Looking at the errors it seems like it might be a BIOS limitation?

Any suggestions on how we might move forward from here?,

Geoff

NVIDIA doesn’t support the use of Tesla GPUs in platforms that were not designed and properly qualified for their use.

https://www.nvidia.com/en-us/data-center/tesla/tesla-qualified-servers-catalog/

Given that statement, the options I can imagine would be to work with DFI to request that their system be certified by NVIDIA for use of T4, or to choose another system that is already certified for T4.

But NVIDIA doesn’t provide support for inquiries such as what you are asking here.

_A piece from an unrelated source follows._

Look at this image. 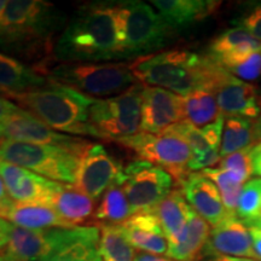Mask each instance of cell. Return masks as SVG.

Yes, it appears to be a BIOS issue, but that’s hard to confirm on a forum thread. There may be BIOS settings that affect this. And even if you work past that issue on your own:

  1. There might be other issues on the platform, perhaps less obvious, such as cooling issue. Tesla GPUs generally require flow-through cooling provided by the system. The card has no fan and does not keep itself cool. This also requires integration into a server BMC to monitor the GPU temperature and adjust fan speed accordingly. An “off the shelf” PC has no such knowledge or design ability to do this. And there may be other issues.

  2. Even if all the above were addressed, the system is still not certified for use with T4 (AFAIK). It would still not be supported by NVIDIA for use of T4 in any way.

If DFI were to claim that the system is certified for use of T4, then you should address your support questions to the vendor that sold you the system or cards first. That is the Tesla support model - support starts with the place that you purchased the certified system.

Unfortunately that information isn’t presented anywhere in you “Elite Solution Provider”'s sales process.

Looks like we have spent £5000 on two paperweights!

Feeling thoroughly let down by NVidia here.

What is the best card in your range for using in any vanilla 2U PCIe gen3 system to give maximum cuda cores?

Thanks,

Geoff

There is no GPU sold by NVIDIA that is guaranteed to work in any system you plug it into.

Having said that, you may wish to investigate the Quadro line of GPUs. They have their own integrated fan, so they will attempt to keep themselves cool, for example. There may still be compatibility issues, of course. If you want maximum CUDA cores, then look at the larger GPUs in that line. Power requirements, physical size, system/bios compatibility, and cooling airflow are all things that still need to be considered, for a proper application.

Whether or not they work in your PC, or meet your application requirements, I cannot say. My recommendation would be to work with your solution provider to get this resolved.